Precautions: Do not use the introducer sheath set if the packaging sterile barriers and any components have been opened or damaged.  The Edwards Expandable Sheath temporarily enlarges to allow the passage of devices; ensure that the vasculature can accommodate the maximum diameter of the expanded sheath.  When inserting, manipulating or withdrawing a device through the expandable sheath, always maintain sheath position. When puncturing, suturing or incising the tissue near the sheath, use caution to avoid damage to the sheath.
Potential Adverse Events: Complications associated with standard catheterization and use of angiography include, but are not limited to, injury including perforation or dissection of vessels, thrombosis, and/or plaque dislodgement which may result in emboli formation, distal vessel obstruction, stroke, infection, and/or death.

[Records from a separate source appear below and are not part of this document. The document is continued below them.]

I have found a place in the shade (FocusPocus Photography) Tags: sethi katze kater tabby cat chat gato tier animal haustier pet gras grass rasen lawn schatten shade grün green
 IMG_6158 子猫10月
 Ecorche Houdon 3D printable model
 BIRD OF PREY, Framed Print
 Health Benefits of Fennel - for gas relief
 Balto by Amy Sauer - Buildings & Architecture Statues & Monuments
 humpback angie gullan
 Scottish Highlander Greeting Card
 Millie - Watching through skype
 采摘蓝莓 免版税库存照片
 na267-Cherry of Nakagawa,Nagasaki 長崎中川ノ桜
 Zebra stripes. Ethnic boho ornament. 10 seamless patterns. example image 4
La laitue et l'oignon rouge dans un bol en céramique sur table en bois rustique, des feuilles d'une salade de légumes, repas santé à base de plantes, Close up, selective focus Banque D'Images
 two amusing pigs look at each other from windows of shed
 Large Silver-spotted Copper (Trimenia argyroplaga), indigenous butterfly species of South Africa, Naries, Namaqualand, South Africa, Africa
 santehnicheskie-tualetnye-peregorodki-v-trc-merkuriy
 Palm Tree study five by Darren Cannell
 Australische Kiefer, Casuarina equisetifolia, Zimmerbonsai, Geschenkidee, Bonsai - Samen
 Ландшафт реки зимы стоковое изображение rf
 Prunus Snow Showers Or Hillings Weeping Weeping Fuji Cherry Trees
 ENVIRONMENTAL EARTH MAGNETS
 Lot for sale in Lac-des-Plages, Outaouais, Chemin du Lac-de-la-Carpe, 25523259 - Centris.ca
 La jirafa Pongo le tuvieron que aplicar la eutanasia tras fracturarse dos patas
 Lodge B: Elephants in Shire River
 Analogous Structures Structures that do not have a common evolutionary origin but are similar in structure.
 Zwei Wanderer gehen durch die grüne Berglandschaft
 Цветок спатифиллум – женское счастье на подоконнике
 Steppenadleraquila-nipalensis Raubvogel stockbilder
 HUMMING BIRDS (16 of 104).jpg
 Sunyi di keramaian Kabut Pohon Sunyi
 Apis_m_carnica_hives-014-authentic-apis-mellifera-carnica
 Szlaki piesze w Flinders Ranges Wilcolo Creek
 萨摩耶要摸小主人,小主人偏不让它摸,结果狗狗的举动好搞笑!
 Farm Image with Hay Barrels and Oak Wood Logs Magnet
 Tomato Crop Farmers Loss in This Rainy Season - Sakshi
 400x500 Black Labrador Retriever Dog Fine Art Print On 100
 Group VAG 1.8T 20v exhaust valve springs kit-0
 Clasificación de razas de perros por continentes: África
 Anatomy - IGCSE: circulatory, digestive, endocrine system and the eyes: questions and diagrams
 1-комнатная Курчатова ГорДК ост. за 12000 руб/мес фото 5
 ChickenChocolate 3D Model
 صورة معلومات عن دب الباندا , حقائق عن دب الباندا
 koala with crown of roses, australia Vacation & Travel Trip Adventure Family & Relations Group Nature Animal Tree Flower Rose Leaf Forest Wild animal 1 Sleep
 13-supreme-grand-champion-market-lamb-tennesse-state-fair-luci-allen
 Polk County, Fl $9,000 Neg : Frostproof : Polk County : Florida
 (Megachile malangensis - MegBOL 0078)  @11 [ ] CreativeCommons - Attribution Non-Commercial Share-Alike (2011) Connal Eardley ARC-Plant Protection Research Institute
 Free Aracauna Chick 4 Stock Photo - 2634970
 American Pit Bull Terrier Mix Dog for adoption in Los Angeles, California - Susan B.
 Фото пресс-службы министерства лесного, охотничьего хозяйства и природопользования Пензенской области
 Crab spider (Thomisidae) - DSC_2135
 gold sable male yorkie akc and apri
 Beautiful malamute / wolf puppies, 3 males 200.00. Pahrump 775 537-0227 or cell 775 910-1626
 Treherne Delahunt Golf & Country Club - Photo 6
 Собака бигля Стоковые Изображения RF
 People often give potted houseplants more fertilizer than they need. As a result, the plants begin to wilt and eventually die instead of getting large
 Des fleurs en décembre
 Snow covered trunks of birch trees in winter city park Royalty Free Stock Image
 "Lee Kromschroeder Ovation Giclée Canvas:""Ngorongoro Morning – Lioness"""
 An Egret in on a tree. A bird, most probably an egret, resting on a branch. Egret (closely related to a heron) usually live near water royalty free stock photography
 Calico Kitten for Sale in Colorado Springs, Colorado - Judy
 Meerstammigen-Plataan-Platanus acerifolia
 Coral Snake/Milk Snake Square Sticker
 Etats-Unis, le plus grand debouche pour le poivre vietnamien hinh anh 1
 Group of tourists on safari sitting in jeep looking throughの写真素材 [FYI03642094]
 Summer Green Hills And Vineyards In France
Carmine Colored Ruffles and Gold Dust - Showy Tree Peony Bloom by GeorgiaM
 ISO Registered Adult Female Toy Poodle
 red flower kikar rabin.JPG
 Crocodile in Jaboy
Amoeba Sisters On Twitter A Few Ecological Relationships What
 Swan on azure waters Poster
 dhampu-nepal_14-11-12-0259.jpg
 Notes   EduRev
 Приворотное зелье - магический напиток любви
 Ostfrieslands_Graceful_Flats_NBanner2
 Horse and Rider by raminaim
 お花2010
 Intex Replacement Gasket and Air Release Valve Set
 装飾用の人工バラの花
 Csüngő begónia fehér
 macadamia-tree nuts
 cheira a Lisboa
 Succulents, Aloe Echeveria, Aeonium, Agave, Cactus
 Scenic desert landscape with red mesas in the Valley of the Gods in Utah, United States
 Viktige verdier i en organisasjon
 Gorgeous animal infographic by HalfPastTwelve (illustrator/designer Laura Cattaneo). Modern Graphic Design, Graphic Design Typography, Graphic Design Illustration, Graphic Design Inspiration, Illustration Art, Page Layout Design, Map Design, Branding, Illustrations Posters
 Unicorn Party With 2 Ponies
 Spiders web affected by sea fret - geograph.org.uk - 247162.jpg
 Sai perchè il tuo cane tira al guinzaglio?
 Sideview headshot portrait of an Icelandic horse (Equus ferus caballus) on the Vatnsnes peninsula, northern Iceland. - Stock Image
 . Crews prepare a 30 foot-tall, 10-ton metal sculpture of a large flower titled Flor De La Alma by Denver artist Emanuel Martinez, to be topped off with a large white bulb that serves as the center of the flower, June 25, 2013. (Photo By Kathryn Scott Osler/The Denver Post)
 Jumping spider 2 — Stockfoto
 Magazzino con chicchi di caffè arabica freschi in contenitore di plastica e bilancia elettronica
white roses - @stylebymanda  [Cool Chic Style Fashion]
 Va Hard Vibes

EDWARDS SAPIEN XT TRANSCATHETER HEART VALVE WITH THE ASCENDRA+ DELIVERY SYSTEM
Indications:  The Edwards SAPIEN XT transcatheter heart valve, model 9300TFX, systems are indicated for relief of aortic stenosis in patients with symptomatic heart disease due to severe native calcific aortic stenosis (aortic valve area ≤ 1.0 cm2 or aortic valve area index ≤ 0.6 cm2/m2, a mean aortic valve gradient of ≥ 40 mmHg, or a peak aortic-jet velocity of ≥ 4.0 m/s), and with native anatomy appropriate for the 23, 26, or 29 mm valve system, who are judged by a heart team, including a cardiac surgeon, to be at high or greater risk for open surgical therapy (i.e., Society of Thoracic Surgeons operative risk score ≥ 8% or at a ≥ 15% risk of mortality at 30 days).
Contraindications: The THV and delivery systems are contraindicated in patients who cannot tolerate an anticoagulation/antiplatelet regimen or who have active bacterial endocarditis or other active infections.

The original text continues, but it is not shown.